Dev Diary - Adding Transformations to Mapping Data Flows

Written by Roelant Vos on 2.1.2022

TAGS: Biml,BimlFlex,adf,DataFlowMapping

Share

The Mapping Data Flows ('data flows') feature of Azure Data Factory (ADF) provides a visual editor to define complex data logistics and integration processes. Data flows provides a variety of components to direct the way the data should be manipulated, including a visual expression editor that supports a large number of functions.

Work is now nearing completion to make sure BimlFlex can incorporate bespoke logic using this expression language, and generate the corresponding Mapping Data Flows.

For every object in every layer of the designed solution architecture, it is possible to add derived columns. Derived columns are columns that are not part of the 'source' selection in a source-to-target data logistics context. Instead, they are derived in data logistics process itself.

This is done using Derived Column Transformations in Mapping Data Flows, in a way that is very similar to how this works in SQL Server Integration Services (SSIS).

In BimlFlex, you can define complex transformation logic this way using the data flow expression syntax. The resulting code will be added to the selected Mapping Data Flow patterns, and visible as Derived Column Transformations. You can also define dependencies between derived columns, for example that the output of a calculation is used as input for the next one.

Consider the screenshot below.

alt text here…

The column 'MyDerivedColumn' is defined as part of the 'Account' object. The 'IsDerived' checkbox is checked, and the 'Dataflow Expression' is provided. This metadata configuration will generate a Derived Column Transformation with this column name, and the expression.

The resulting column is added to the output dataset.

alt text here…

In the first screenshot, the 'solve order' property was also set - with a value of 0.

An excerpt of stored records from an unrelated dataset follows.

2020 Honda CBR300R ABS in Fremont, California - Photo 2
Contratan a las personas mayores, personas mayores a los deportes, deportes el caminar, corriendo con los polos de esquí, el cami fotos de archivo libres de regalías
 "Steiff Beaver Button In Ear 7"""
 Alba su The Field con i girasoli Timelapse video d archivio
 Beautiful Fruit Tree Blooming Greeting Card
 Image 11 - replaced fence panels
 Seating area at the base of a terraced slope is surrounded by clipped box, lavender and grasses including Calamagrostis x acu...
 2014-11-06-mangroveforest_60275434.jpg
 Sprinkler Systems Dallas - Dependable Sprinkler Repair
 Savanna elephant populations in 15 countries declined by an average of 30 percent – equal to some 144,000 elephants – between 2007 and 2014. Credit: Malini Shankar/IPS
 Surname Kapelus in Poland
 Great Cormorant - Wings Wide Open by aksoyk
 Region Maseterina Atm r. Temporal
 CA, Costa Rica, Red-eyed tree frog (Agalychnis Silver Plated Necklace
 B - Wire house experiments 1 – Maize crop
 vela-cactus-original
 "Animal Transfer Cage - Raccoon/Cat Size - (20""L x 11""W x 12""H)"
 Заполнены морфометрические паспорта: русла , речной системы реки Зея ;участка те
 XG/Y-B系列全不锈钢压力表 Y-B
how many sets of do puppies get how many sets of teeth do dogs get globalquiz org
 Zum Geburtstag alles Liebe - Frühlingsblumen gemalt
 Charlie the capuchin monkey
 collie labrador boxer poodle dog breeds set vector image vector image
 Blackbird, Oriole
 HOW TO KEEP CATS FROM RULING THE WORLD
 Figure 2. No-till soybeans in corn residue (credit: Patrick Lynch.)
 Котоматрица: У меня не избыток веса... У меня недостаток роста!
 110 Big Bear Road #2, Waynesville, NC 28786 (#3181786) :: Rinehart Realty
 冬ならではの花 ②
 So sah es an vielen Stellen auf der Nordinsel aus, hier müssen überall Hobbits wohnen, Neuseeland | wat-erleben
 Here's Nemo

The solve order directs BimlFlex in generating the logic in a certain (incremental) order. So a lower solve order will be created as an earlier Derived Colum Transformation, and a higher solve order later. The exact numbers do not matter, only that some are higher or lower than others.

If multiple derived columns are defined with the same solve order, they will be generated in the same Derived Column Transformation. This makes it possible to break apart complex logic in separate steps, and use them for different purposes.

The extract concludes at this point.